A Quantal Response Analysis of Human Decision-Making in Interdependent Security Games Modeled by Attack Graphs

Interdependent systems, under the management of multiple decision-makers, confront rapidly growing cybersecurity threats. This paper delves into the realm of security decision-making within these complex interdependent systems managed by multiple defenders. Each defender assumes responsibility for safeguarding a specific subnetwork of the system against potential attacks. The relationships between these assets are depicted through an attack graph, where edges connecting assets signify that the compromise of one asset could expose vulnerabilities in another asset. These edges are associated with probabilities that represent the likelihood of a successful attack, which can be reduced through security investments by the defenders.
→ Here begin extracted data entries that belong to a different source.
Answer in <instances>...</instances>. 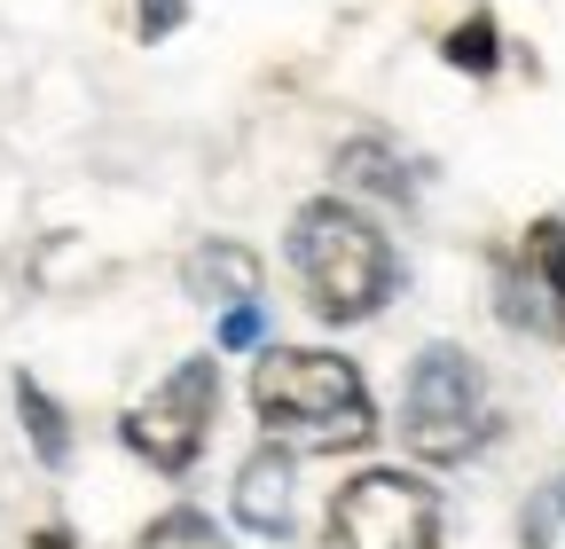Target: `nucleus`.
<instances>
[{
    "instance_id": "obj_13",
    "label": "nucleus",
    "mask_w": 565,
    "mask_h": 549,
    "mask_svg": "<svg viewBox=\"0 0 565 549\" xmlns=\"http://www.w3.org/2000/svg\"><path fill=\"white\" fill-rule=\"evenodd\" d=\"M448 63H456V72H494V24H487V17L456 24V32H448Z\"/></svg>"
},
{
    "instance_id": "obj_8",
    "label": "nucleus",
    "mask_w": 565,
    "mask_h": 549,
    "mask_svg": "<svg viewBox=\"0 0 565 549\" xmlns=\"http://www.w3.org/2000/svg\"><path fill=\"white\" fill-rule=\"evenodd\" d=\"M236 518L252 534H282V526H291V455H282V448H259L236 471Z\"/></svg>"
},
{
    "instance_id": "obj_3",
    "label": "nucleus",
    "mask_w": 565,
    "mask_h": 549,
    "mask_svg": "<svg viewBox=\"0 0 565 549\" xmlns=\"http://www.w3.org/2000/svg\"><path fill=\"white\" fill-rule=\"evenodd\" d=\"M494 424L487 377L463 346H424L408 369V400H401V440L424 463H463Z\"/></svg>"
},
{
    "instance_id": "obj_14",
    "label": "nucleus",
    "mask_w": 565,
    "mask_h": 549,
    "mask_svg": "<svg viewBox=\"0 0 565 549\" xmlns=\"http://www.w3.org/2000/svg\"><path fill=\"white\" fill-rule=\"evenodd\" d=\"M244 346H259V306L252 299H236L228 322H221V354H244Z\"/></svg>"
},
{
    "instance_id": "obj_15",
    "label": "nucleus",
    "mask_w": 565,
    "mask_h": 549,
    "mask_svg": "<svg viewBox=\"0 0 565 549\" xmlns=\"http://www.w3.org/2000/svg\"><path fill=\"white\" fill-rule=\"evenodd\" d=\"M189 17V0H141V40H166Z\"/></svg>"
},
{
    "instance_id": "obj_2",
    "label": "nucleus",
    "mask_w": 565,
    "mask_h": 549,
    "mask_svg": "<svg viewBox=\"0 0 565 549\" xmlns=\"http://www.w3.org/2000/svg\"><path fill=\"white\" fill-rule=\"evenodd\" d=\"M291 267L322 322H370L393 299V244L345 196H315L291 220Z\"/></svg>"
},
{
    "instance_id": "obj_10",
    "label": "nucleus",
    "mask_w": 565,
    "mask_h": 549,
    "mask_svg": "<svg viewBox=\"0 0 565 549\" xmlns=\"http://www.w3.org/2000/svg\"><path fill=\"white\" fill-rule=\"evenodd\" d=\"M338 173H345L353 189H370V196H393V204L408 196V173H401V158H393L385 142H345V150H338Z\"/></svg>"
},
{
    "instance_id": "obj_7",
    "label": "nucleus",
    "mask_w": 565,
    "mask_h": 549,
    "mask_svg": "<svg viewBox=\"0 0 565 549\" xmlns=\"http://www.w3.org/2000/svg\"><path fill=\"white\" fill-rule=\"evenodd\" d=\"M181 283H189V299H204V306H212V299H221V306L259 299V251L212 236V244H196V251L181 259Z\"/></svg>"
},
{
    "instance_id": "obj_9",
    "label": "nucleus",
    "mask_w": 565,
    "mask_h": 549,
    "mask_svg": "<svg viewBox=\"0 0 565 549\" xmlns=\"http://www.w3.org/2000/svg\"><path fill=\"white\" fill-rule=\"evenodd\" d=\"M17 408H24V432H32L40 463H47V471H63V463H71V424H63V408H55L32 377H17Z\"/></svg>"
},
{
    "instance_id": "obj_6",
    "label": "nucleus",
    "mask_w": 565,
    "mask_h": 549,
    "mask_svg": "<svg viewBox=\"0 0 565 549\" xmlns=\"http://www.w3.org/2000/svg\"><path fill=\"white\" fill-rule=\"evenodd\" d=\"M494 299H503V322L511 330H534L550 346H565V220H534L503 267H494Z\"/></svg>"
},
{
    "instance_id": "obj_1",
    "label": "nucleus",
    "mask_w": 565,
    "mask_h": 549,
    "mask_svg": "<svg viewBox=\"0 0 565 549\" xmlns=\"http://www.w3.org/2000/svg\"><path fill=\"white\" fill-rule=\"evenodd\" d=\"M252 408L275 440L291 448H362L377 432V408H370V385L353 362L322 354V346H267L259 369H252Z\"/></svg>"
},
{
    "instance_id": "obj_12",
    "label": "nucleus",
    "mask_w": 565,
    "mask_h": 549,
    "mask_svg": "<svg viewBox=\"0 0 565 549\" xmlns=\"http://www.w3.org/2000/svg\"><path fill=\"white\" fill-rule=\"evenodd\" d=\"M526 549H565V478H550L526 503Z\"/></svg>"
},
{
    "instance_id": "obj_11",
    "label": "nucleus",
    "mask_w": 565,
    "mask_h": 549,
    "mask_svg": "<svg viewBox=\"0 0 565 549\" xmlns=\"http://www.w3.org/2000/svg\"><path fill=\"white\" fill-rule=\"evenodd\" d=\"M134 549H228V534L204 510H166V518H150V534H141Z\"/></svg>"
},
{
    "instance_id": "obj_5",
    "label": "nucleus",
    "mask_w": 565,
    "mask_h": 549,
    "mask_svg": "<svg viewBox=\"0 0 565 549\" xmlns=\"http://www.w3.org/2000/svg\"><path fill=\"white\" fill-rule=\"evenodd\" d=\"M212 408H221V369H212V354L181 362L166 385H150V400L126 408V448L150 455L166 478H181L212 432Z\"/></svg>"
},
{
    "instance_id": "obj_4",
    "label": "nucleus",
    "mask_w": 565,
    "mask_h": 549,
    "mask_svg": "<svg viewBox=\"0 0 565 549\" xmlns=\"http://www.w3.org/2000/svg\"><path fill=\"white\" fill-rule=\"evenodd\" d=\"M330 549H440V495L416 471H362L330 495Z\"/></svg>"
},
{
    "instance_id": "obj_16",
    "label": "nucleus",
    "mask_w": 565,
    "mask_h": 549,
    "mask_svg": "<svg viewBox=\"0 0 565 549\" xmlns=\"http://www.w3.org/2000/svg\"><path fill=\"white\" fill-rule=\"evenodd\" d=\"M32 549H71V534H63V526H40V534H32Z\"/></svg>"
}]
</instances>
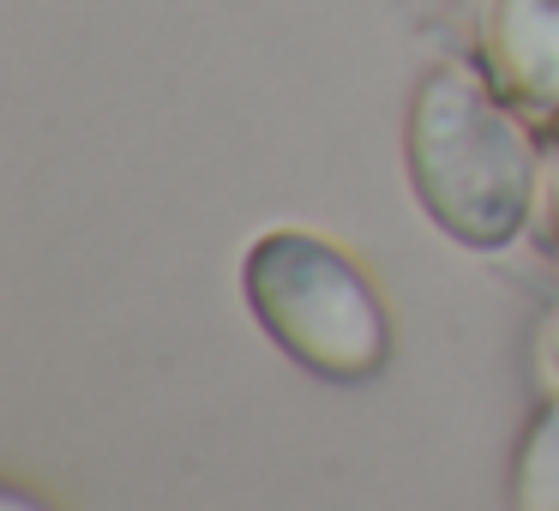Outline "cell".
Returning <instances> with one entry per match:
<instances>
[{"mask_svg": "<svg viewBox=\"0 0 559 511\" xmlns=\"http://www.w3.org/2000/svg\"><path fill=\"white\" fill-rule=\"evenodd\" d=\"M0 511H49V506H37V499H25L19 487H7V494H0Z\"/></svg>", "mask_w": 559, "mask_h": 511, "instance_id": "5", "label": "cell"}, {"mask_svg": "<svg viewBox=\"0 0 559 511\" xmlns=\"http://www.w3.org/2000/svg\"><path fill=\"white\" fill-rule=\"evenodd\" d=\"M511 511H559V397L530 421L511 463Z\"/></svg>", "mask_w": 559, "mask_h": 511, "instance_id": "4", "label": "cell"}, {"mask_svg": "<svg viewBox=\"0 0 559 511\" xmlns=\"http://www.w3.org/2000/svg\"><path fill=\"white\" fill-rule=\"evenodd\" d=\"M487 61L523 109H559V0H493Z\"/></svg>", "mask_w": 559, "mask_h": 511, "instance_id": "3", "label": "cell"}, {"mask_svg": "<svg viewBox=\"0 0 559 511\" xmlns=\"http://www.w3.org/2000/svg\"><path fill=\"white\" fill-rule=\"evenodd\" d=\"M554 241H559V169H554Z\"/></svg>", "mask_w": 559, "mask_h": 511, "instance_id": "7", "label": "cell"}, {"mask_svg": "<svg viewBox=\"0 0 559 511\" xmlns=\"http://www.w3.org/2000/svg\"><path fill=\"white\" fill-rule=\"evenodd\" d=\"M247 307L289 361L355 385L391 361V319L349 253L301 229H271L247 247Z\"/></svg>", "mask_w": 559, "mask_h": 511, "instance_id": "2", "label": "cell"}, {"mask_svg": "<svg viewBox=\"0 0 559 511\" xmlns=\"http://www.w3.org/2000/svg\"><path fill=\"white\" fill-rule=\"evenodd\" d=\"M421 211L463 247H506L535 211V145L475 73L421 79L403 133Z\"/></svg>", "mask_w": 559, "mask_h": 511, "instance_id": "1", "label": "cell"}, {"mask_svg": "<svg viewBox=\"0 0 559 511\" xmlns=\"http://www.w3.org/2000/svg\"><path fill=\"white\" fill-rule=\"evenodd\" d=\"M547 361L559 367V307H554V319H547Z\"/></svg>", "mask_w": 559, "mask_h": 511, "instance_id": "6", "label": "cell"}]
</instances>
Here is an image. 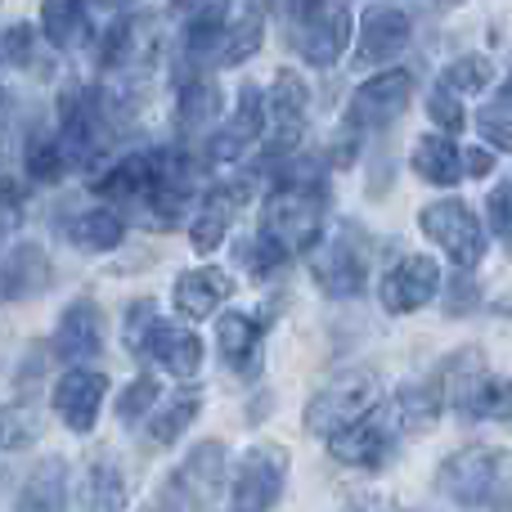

Our approach involves modeling these systems using game-theoretic frameworks, accounting for the impact of bounded rationality and imperfect best-response behavior-as frequently observed in human decision-making within the domains of behavioral economics and psychology. We first establish the existence of quantal response equilibrium in our interdependent security games. We present illustrative examples to highlight the disparities between the solutions derived from the social optimal perspective and those arising from quantal response equilibrium. Subsequently, we analyze the inefficiency introduced by behavioral players with this type of bounded rationality in terms of the overall social cost of the system. We adapt a widely recognized metric to quantify the extent of this inefficiency, providing bounds and illustrating its exponential growth with an increase in the security budget. To assess our models, we employ a representative real-world interdependent system and compare the game-theoretic optimal investment strategies to those derived from a socially optimal standpoint.